Biden’s corporate tax plan gives CFOs earnings angst
Biden plans to hike corporate tax rate to 28% from 21%, a move many CEOs loathe
The upcoming first-quarter reporting season, which kicks off Wednesday with JPMorgan and Wells Fargo, may be the strongest in more than a decade, according to John Butters, senior earnings analyst at Factset. But instead of popping the champagne, chief financial officers are prepping to handle some tough questions on President Biden’s corporate tax plan.
Goldman Sachs, in a client survey, noted their investors want CFOs to discuss, among other things, "the potential negative EPS impact if the new tax reform proposal by the Biden administration is adopted," according to the team led by David Kostin, chief U.S. market strategist. If it sails through Congress, earnings growth in 2022 could dive to 5% from 12%, the firm forecasts.
"There is a tremendous amount of uncertainty for companies," Jon Traub, Deloitte’s Tax Policy leader, tells FOX Business as details around the plan remain uncertain along with its future in Congress. Even so, he notes, companies are still prepping for change. "CFOs are asking VPs of tax to model various scenarios," he explained while noting the impact won’t affect every company the same. "For some companies, it will be a bit of a hit, for others not as much."
BIDEN SPENDING SPREE TO UNLEASH INFLATION, BIG-MONEY MANAGERS WORRY
Biden’s plan, in its current form, would take the corporate tax rate to 28% from 21%, the level established in 2017 by then-President Trump when he slashed it from 35%.
Behind the scenes, many corporate chieftains are banging the drum against the hike.

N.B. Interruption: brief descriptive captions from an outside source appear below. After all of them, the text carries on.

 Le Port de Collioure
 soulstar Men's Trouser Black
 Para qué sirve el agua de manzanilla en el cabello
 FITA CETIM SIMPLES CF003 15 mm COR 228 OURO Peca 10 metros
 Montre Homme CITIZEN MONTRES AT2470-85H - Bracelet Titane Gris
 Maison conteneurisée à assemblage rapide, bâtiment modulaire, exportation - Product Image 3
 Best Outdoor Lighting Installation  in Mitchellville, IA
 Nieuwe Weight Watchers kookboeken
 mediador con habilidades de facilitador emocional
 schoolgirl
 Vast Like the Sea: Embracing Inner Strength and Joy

BIDEN'S CORPORATE TAX PLAN TO HURT U.S. COMPETITIVENESS
"Seventy-five percent of CEOs said that an increased tax burden on U.S. companies would negatively affect their company’s investments in R&D and innovation, 71 percent said it would negatively affect their ability to hire, and nearly two-thirds said it would result in slower wage growth for U.S. workers," said Business Roundtable Tax and Fiscal Policy Committee Chair Gregory Hayes, chief executive officer of Raytheon Technologies, in a survey released Monday.
Along with the defense giant, the BRT counts Walmart, JPMorgan and Verizon among its many CEO members, with the group producing $20 trillion revenues and providing jobs to 20 million Americans.

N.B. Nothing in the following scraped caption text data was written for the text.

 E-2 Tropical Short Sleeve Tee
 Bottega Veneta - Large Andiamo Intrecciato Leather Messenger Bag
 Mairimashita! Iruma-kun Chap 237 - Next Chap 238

Not everyone is opposed to a higher corporate tax rate. Amazon CEO Jeff Bezos last week said his company is "supportive in a rise in the corporate tax rate" as detailed in an open letter.
With the S&P 500 and Dow Jones Industrial Average hovering at records, it's unclear whether first-quarter earnings, even stellar results, will continue pushing equities higher if companies cannot provide clear specifics on the potential impact of a higher tax rate.